Saturday 11 May 2013

Loudon Wainwright at the Sage, Gateshead - review by Terry Kelly

Loudon Wainwright III at the Sage, Wednesday 8 May 2013

AMERICAN troubadour Loudon Wainwright III likes to joke that "death and decay" are his main songwriting obsessions these days.

But in truth, there's far more to the 66-year-old musical master than jokes about the Grim Reaper.

As a fan for more than 40 years, I've seen Wainwright in concert numerous times, but his gig at The Sage revealed a new side to his stagecraft.

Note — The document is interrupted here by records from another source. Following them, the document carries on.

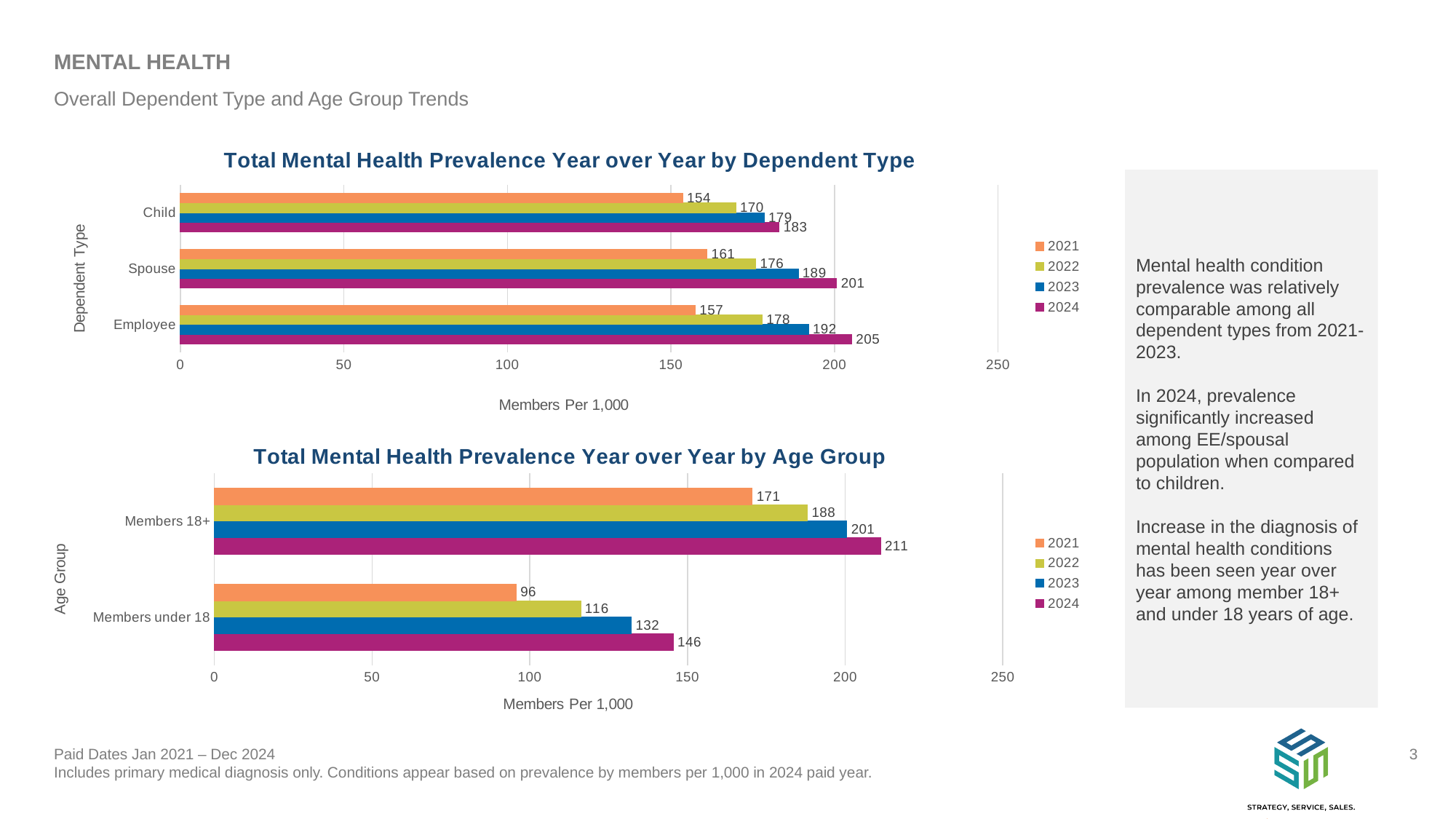
In the 'Total Mental Health Prevalence Year over Year by Dependent Type' chart, what is the difference between the Employee values for 2024 and 2021? 48 In the 'Total Mental Health Prevalence Year over Year by Age Group' chart, what is the difference between Members 18+ and Members under 18 in 2024? 65 In the 'Total Mental Health Prevalence Year over Year by Age Group' chart, which age group has the lowest value in 2021? Members under 18 In the 'Total Mental Health Prevalence Year over Year by Dependent Type' chart, which dependent type has the highest value in 2024? Employee What type of chart is the 'Total Mental Health Prevalence Year over Year by Age Group' chart? bar chart In the 'Total Mental Health Prevalence Year over Year by Dependent Type' chart, what is the value for Child in 2021? 154 In the 'Total Mental Health Prevalence Year over Year by Dependent Type' chart, do the values for Child rise or fall from 2021 to 2024? rise In the 'Total Mental Health Prevalence Year over Year by Age Group' chart, how many age group categories are shown? 2 In the 'Total Mental Health Prevalence Year over Year by Age Group' chart, what is the value for Members under 18 in 2023? 132 In the 'Total Mental Health Prevalence Year over Year by Age Group' chart, what is the value for Members 18+ in 2022? 188 In the 'Total Mental Health Prevalence Year over Year by Dependent Type' chart, what is the value for Spouse in 2024? 201 In the 'Total Mental Health Prevalence Year over Year by Dependent Type' chart, how many series does the legend list? 4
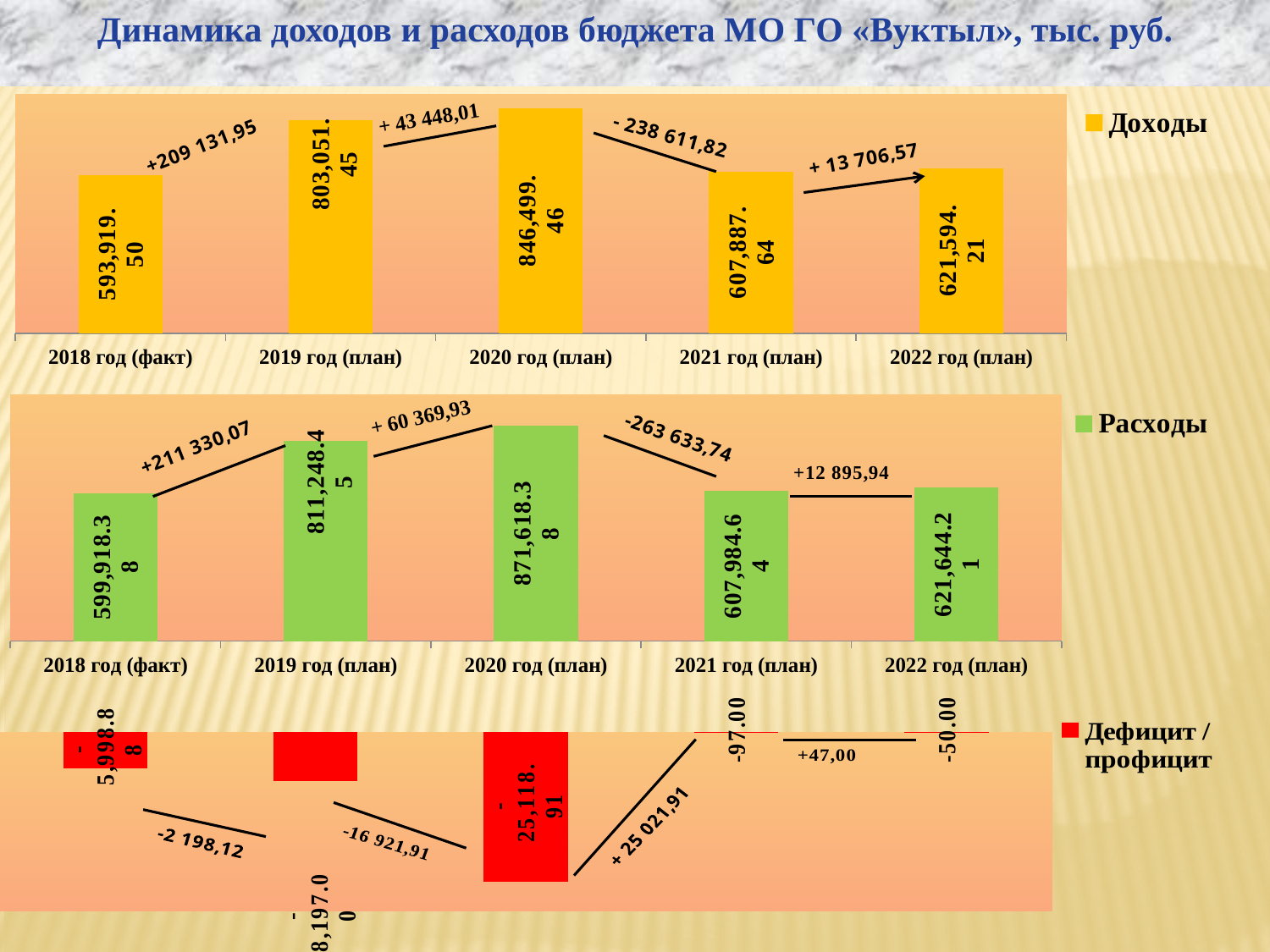
What kind of chart is the Доходы chart? bar chart In the Доходы chart, which year has the highest value? 2020 год (план) In the Доходы chart, what change is labelled between 2019 год (план) and 2020 год (план)? + 43 448,01 In the Дефицит / профицит chart, what is the value for 2020 год (план)? -25,118.91 In the Доходы chart, which year has the lowest value? 2018 год (факт) In the Доходы chart, what is the value for 2018 год (факт)? 593,919.50 In the Расходы chart, which year has the highest value? 2020 год (план) In the Дефицит / профицит chart, what is the value for 2021 год (план)? -97.00 In the Расходы chart, what is the value for 2022 год (план)? 621,644.21 In the Доходы chart, what is the value for 2020 год (план)? 846,499.46 In the Расходы chart, what is the value for 2019 год (план)? 811,248.45 How many categories (years) does the Расходы chart show? 5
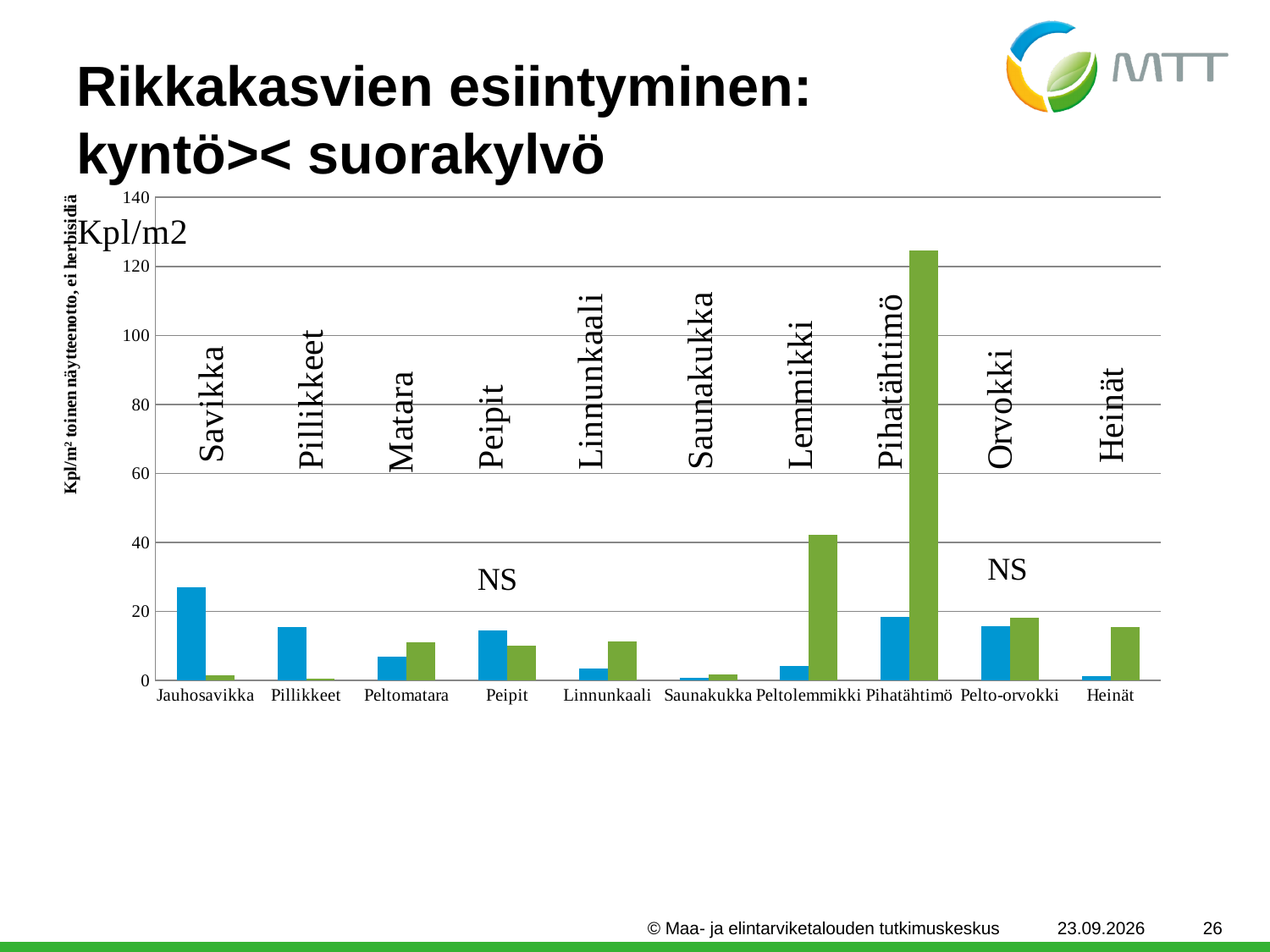
Is the blue bar for Jauhosavikka greater or less than 20? greater How many weed categories are shown along the x axis of the chart? 10 Which category has the tallest green bar in the chart? Pihatähtimö Which category has the tallest blue bar in the chart? Jauhosavikka What kind of chart is shown on the slide? bar chart For Jauhosavikka, which bar is taller, the blue one or the green one? the blue one For Heinät, which bar is taller, the blue one or the green one? the green one Is the green bar for Pihatähtimö greater or less than 120? greater What unit label is printed at the top left of the plot area? Kpl/m2 What is the highest value shown on the y axis of the chart? 140 Is the blue bar for Pihatähtimö greater or less than 20? less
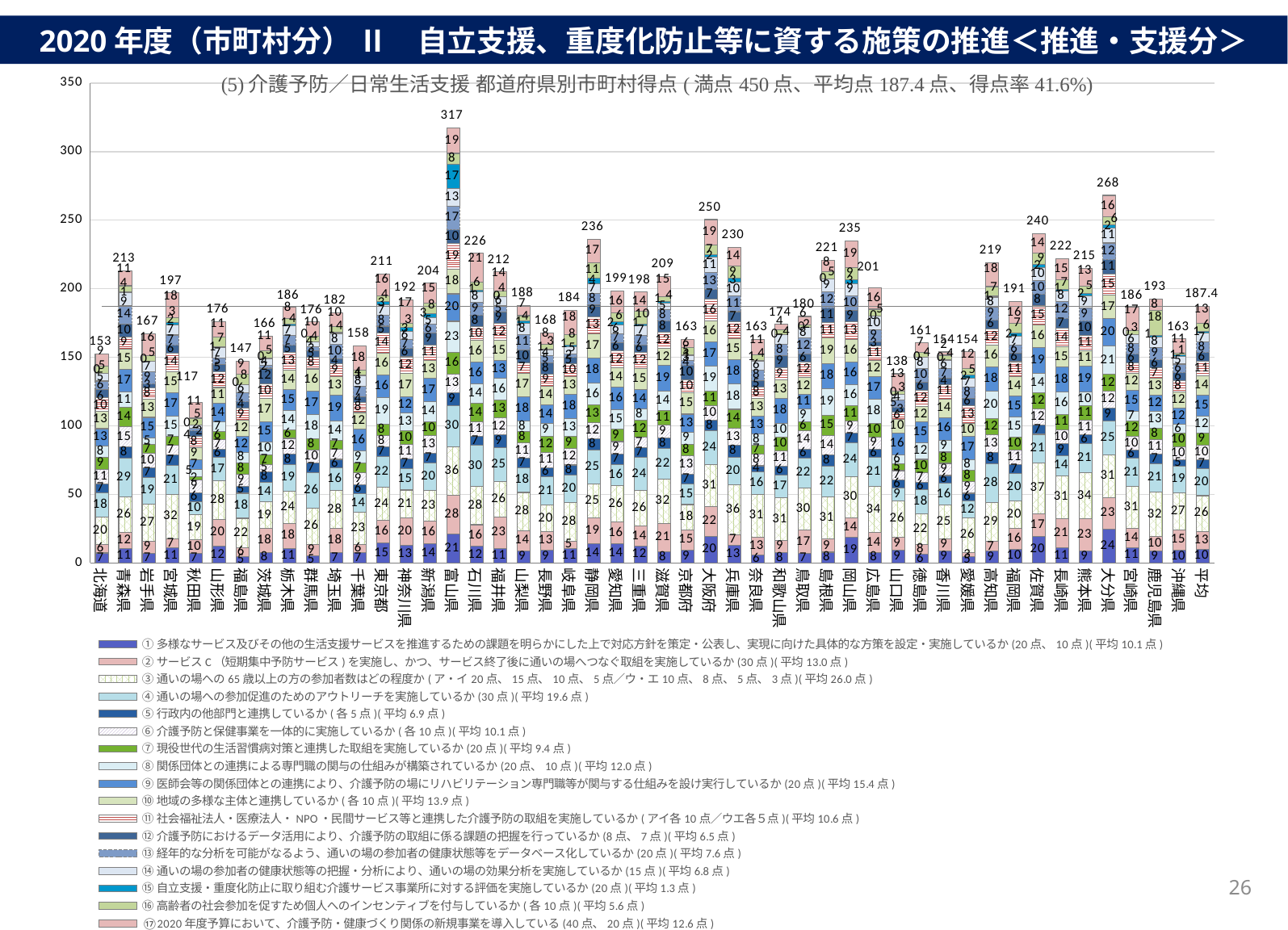
Is the total score for 秋田県 greater or less than 150? less What is the difference between the total scores of 富山県 and 大分県? 49 What is the total score for 北海道? 153 How many series does the legend list? 17 According to the chart title, what is the maximum possible score (満点)? 450 点 Which has a higher total score, 青森県 or 山口県? 青森県 What is the value shown for the 平均 bar? 187.4 What kind of chart is shown on the slide? stacked bar chart Which prefecture has the lowest total score? 秋田県 What is the total score for 大分県? 268 What is the total score for 大阪府? 250 Which prefecture has the highest total score? 富山県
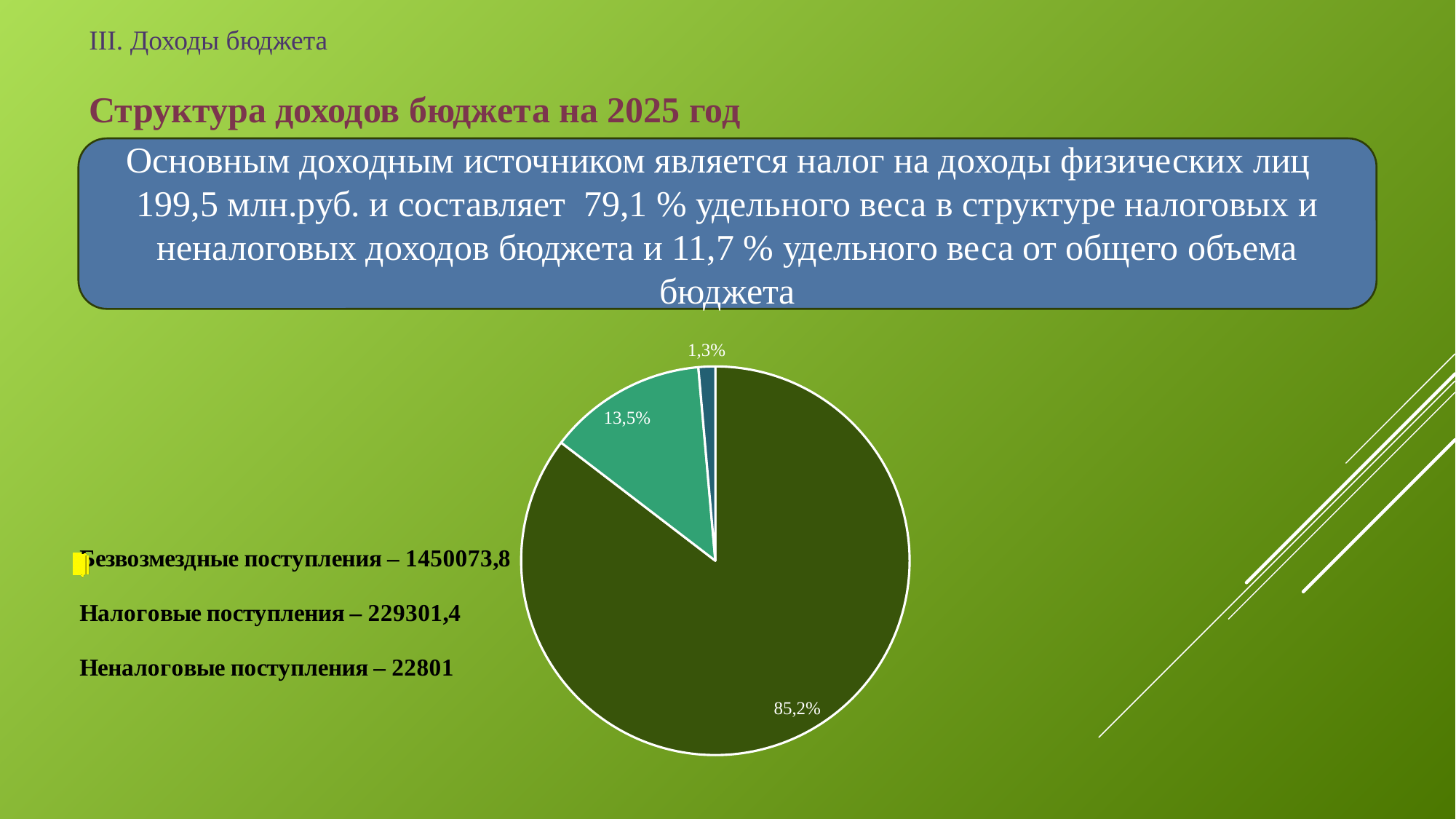
What is the title of the chart section on the slide? Структура доходов бюджета на 2025 год What kind of chart is shown on the slide? pie chart What is the difference in percentage points between the 85,2% slice and the 13,5% slice? 71,7 How many slices does the pie chart have? 3 What value is given for Неналоговые поступления? 22801 What is the percentage shown on the largest slice of the pie chart? 85,2% What value is given for Безвозмездные поступления? 1450073,8 Which is larger, Налоговые поступления or Неналоговые поступления? Налоговые поступления What value is given for Налоговые поступления? 229301,4 What share of the pie does the largest category, Безвозмездные поступления, take? 85,2% What is the percentage shown on the smallest slice of the pie chart? 1,3% What is the difference in percentage points between the 13,5% slice and the 1,3% slice? 12,2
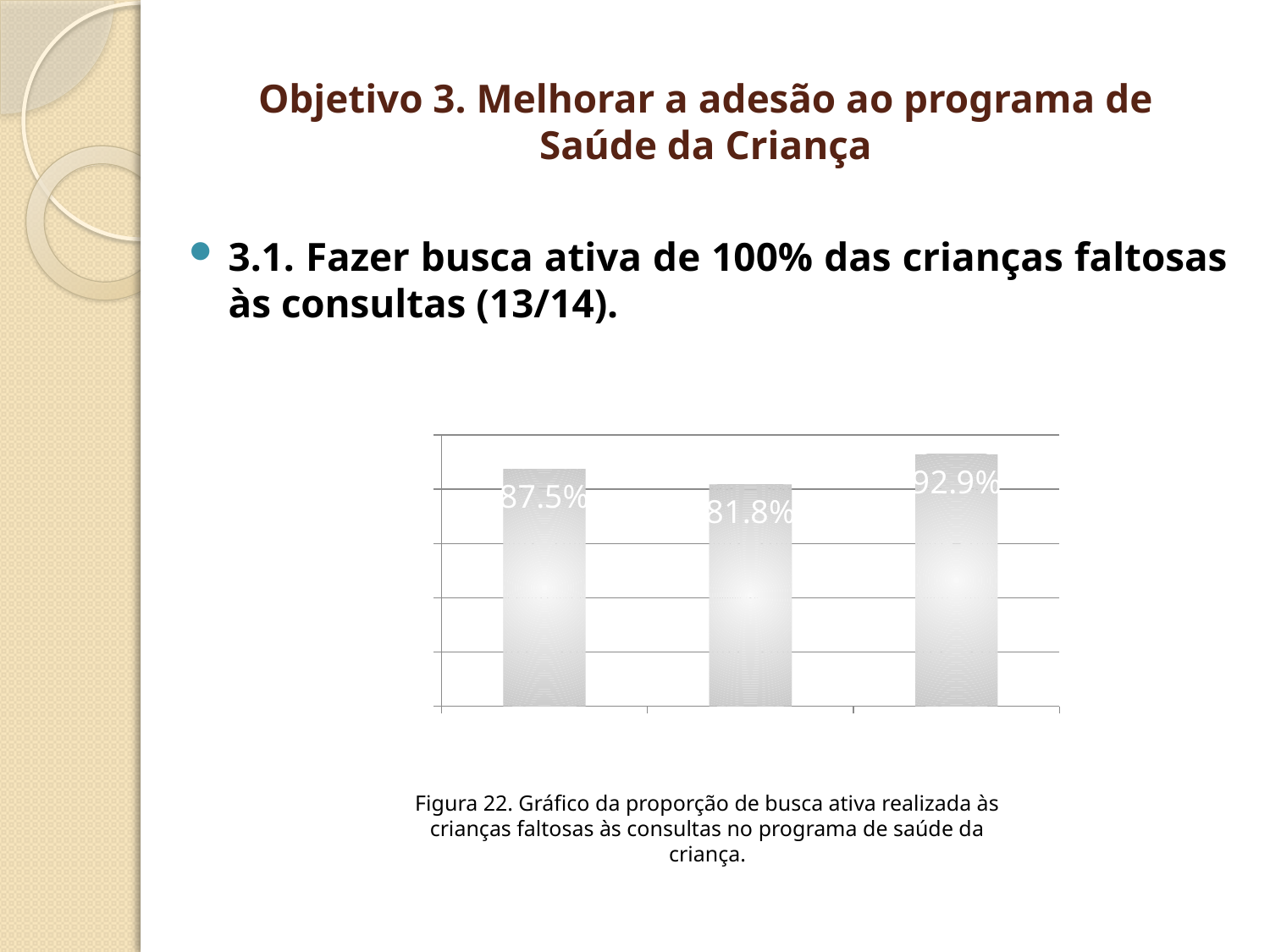
What is the difference between the value of the third bar and the value of the second bar? 11.1% Which bar has the highest value: the first, second or third? the third What kind of chart is shown on the slide? bar chart What is the value shown on the third (rightmost) bar of the chart? 92.9% What figure number is given in the caption below the chart? Figura 22 Which bar has the lowest value: the first, second or third? the second How many bars are plotted in the chart? 3 What is the value shown on the middle bar of the chart? 81.8% What is the difference between the value of the first bar and the value of the second bar? 5.7% Does the value rise or fall from the second bar to the third bar? rise Which is larger, the value of the first bar or the value of the third bar? the third bar What is the value shown on the first (leftmost) bar of the chart? 87.5%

Promoting his latest album, Older Than My Old Man Now, Wainwright punctuated the concert with readings from his late father's columns for Life magazine.

His word-perfect recitations were not only an amazing feat of memory, but also a moving reflection on a father-son relationship which has often fed his songwriting muse.

Wainwright also delighted yours truly by pulling out some archive classics from a career stretching back to his 1970 debut album, including Prince Hal's Dirge, Whatever Happened To Us and Red Guitar.

But he also treated us to some new songs, including Man With a Dog in the City and Back In Your Town, proving his unique songwriting skills remain finely tuned.

He also dedicated Five Years Old to his now very much grown-up songwriter daughter, Martha Wainwright, who celebrated her birthday on the same day as her father's gig at The Sage.

Highlights included the haunting Dead Man, the family saga, Half-Fist, White Winos, Human Cannonball and the old Marty Robbins' song, At the End of a Long Lonely Day, where he duetted with another daughter, Lucy Wainwright Roche, who was the support act and provided warm vocal harmonies throughout a very special show.